▶ [TASK INSTRUCTIONS]
Quote the lines that start at the one containing "What item among" and end at the one containing "1.78 meters", both included, repeating them exactly.

Spatial reasoning question data:
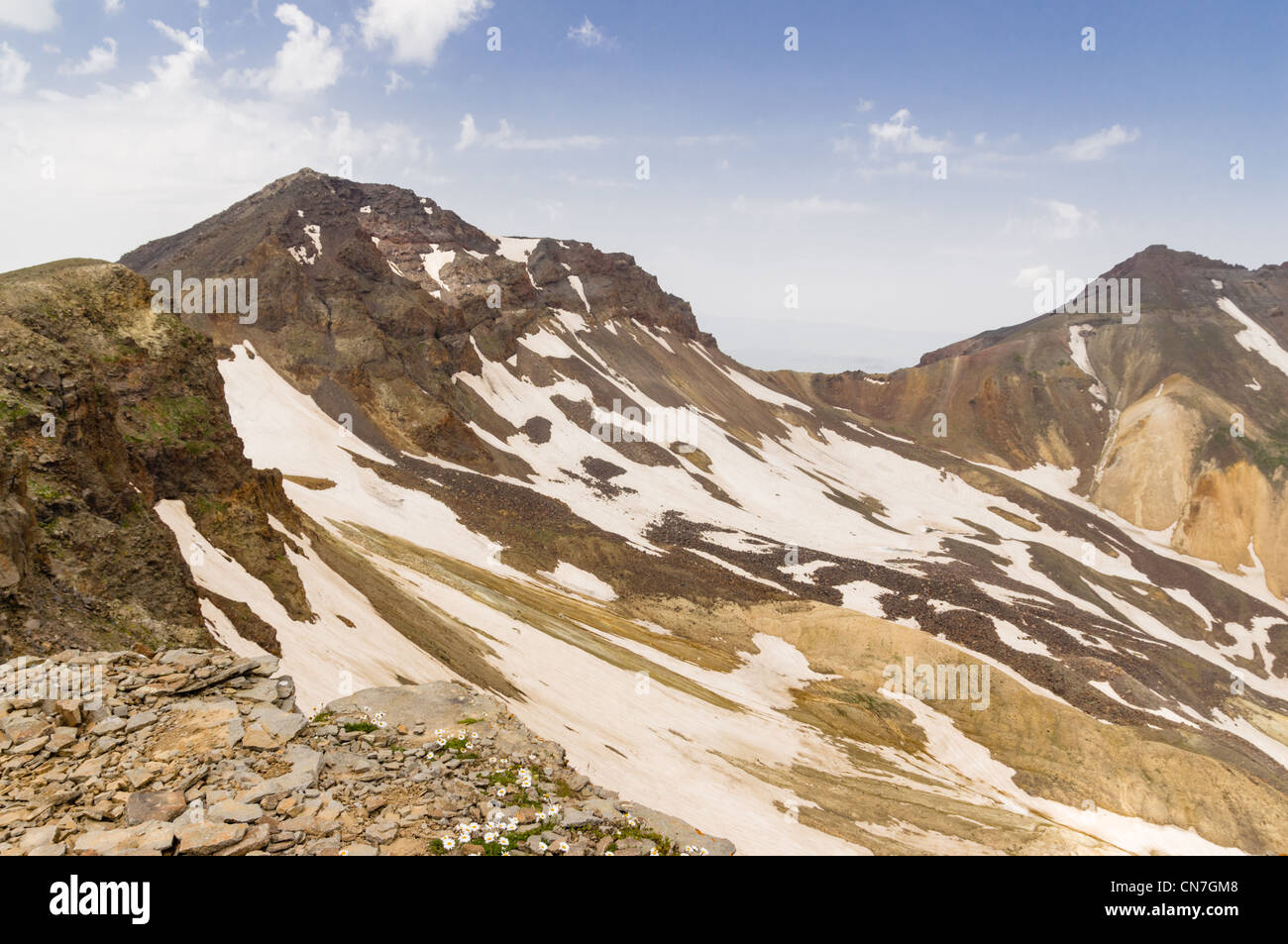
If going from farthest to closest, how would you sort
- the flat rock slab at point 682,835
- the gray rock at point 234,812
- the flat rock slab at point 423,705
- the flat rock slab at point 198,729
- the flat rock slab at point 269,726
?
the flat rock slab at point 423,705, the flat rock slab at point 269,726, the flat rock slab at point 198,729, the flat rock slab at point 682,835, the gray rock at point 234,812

* * *

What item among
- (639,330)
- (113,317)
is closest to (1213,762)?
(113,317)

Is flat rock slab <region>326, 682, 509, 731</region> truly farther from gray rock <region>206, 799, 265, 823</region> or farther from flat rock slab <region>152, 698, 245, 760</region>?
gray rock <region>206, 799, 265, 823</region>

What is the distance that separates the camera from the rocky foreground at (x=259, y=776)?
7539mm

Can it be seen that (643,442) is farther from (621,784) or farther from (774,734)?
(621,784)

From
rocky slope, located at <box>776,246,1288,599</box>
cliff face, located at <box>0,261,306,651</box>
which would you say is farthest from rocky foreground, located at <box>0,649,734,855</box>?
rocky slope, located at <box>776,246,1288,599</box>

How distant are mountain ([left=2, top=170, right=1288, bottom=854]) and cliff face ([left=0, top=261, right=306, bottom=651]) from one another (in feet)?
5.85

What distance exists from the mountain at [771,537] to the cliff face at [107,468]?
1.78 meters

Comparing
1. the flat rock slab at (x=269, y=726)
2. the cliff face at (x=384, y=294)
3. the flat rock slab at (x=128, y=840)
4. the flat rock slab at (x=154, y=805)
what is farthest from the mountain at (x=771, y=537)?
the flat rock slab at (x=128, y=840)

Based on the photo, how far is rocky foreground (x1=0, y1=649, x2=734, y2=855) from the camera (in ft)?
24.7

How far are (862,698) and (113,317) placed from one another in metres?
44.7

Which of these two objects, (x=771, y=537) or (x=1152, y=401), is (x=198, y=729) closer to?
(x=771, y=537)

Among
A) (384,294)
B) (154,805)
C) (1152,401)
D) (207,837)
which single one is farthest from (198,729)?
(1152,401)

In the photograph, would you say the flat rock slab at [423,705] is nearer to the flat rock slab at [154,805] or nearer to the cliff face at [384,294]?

==

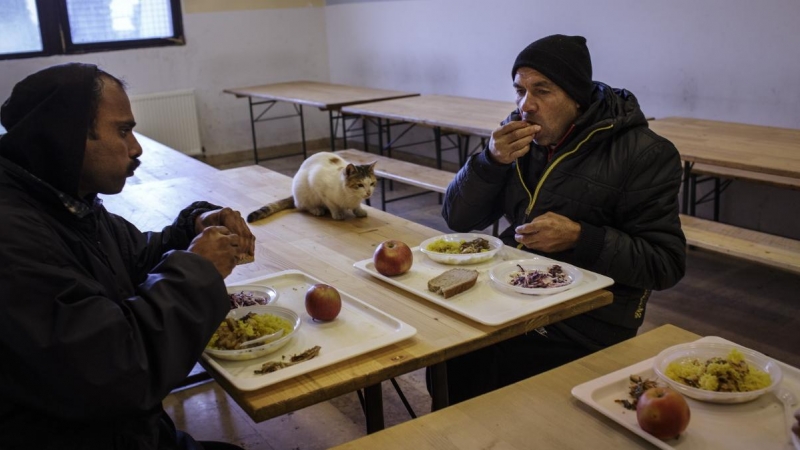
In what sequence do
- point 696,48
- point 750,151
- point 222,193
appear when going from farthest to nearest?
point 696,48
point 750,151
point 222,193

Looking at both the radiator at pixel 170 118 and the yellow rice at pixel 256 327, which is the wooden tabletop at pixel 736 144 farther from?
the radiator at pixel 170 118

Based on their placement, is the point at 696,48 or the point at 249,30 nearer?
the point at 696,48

▶ [OUTPUT]
What item among
- (639,330)
- (113,317)
is closest to (1213,762)?
(113,317)

Is flat rock slab <region>326, 682, 509, 731</region> truly farther from gray rock <region>206, 799, 265, 823</region> or farther from flat rock slab <region>152, 698, 245, 760</region>?
gray rock <region>206, 799, 265, 823</region>

What is the distance that separates the camera from the rocky foreground at (x=259, y=776)?
7539mm

Can it be seen that (643,442) is farther from (621,784) or farther from (774,734)?
(621,784)

From
rocky slope, located at <box>776,246,1288,599</box>
cliff face, located at <box>0,261,306,651</box>
which would you say is farthest from rocky foreground, located at <box>0,649,734,855</box>?
rocky slope, located at <box>776,246,1288,599</box>

How distant are mountain ([left=2, top=170, right=1288, bottom=854]) and cliff face ([left=0, top=261, right=306, bottom=651]) from one another (in feet)?
5.85

What distance exists from the mountain at [771,537] to the cliff face at [107,468]?
1.78 meters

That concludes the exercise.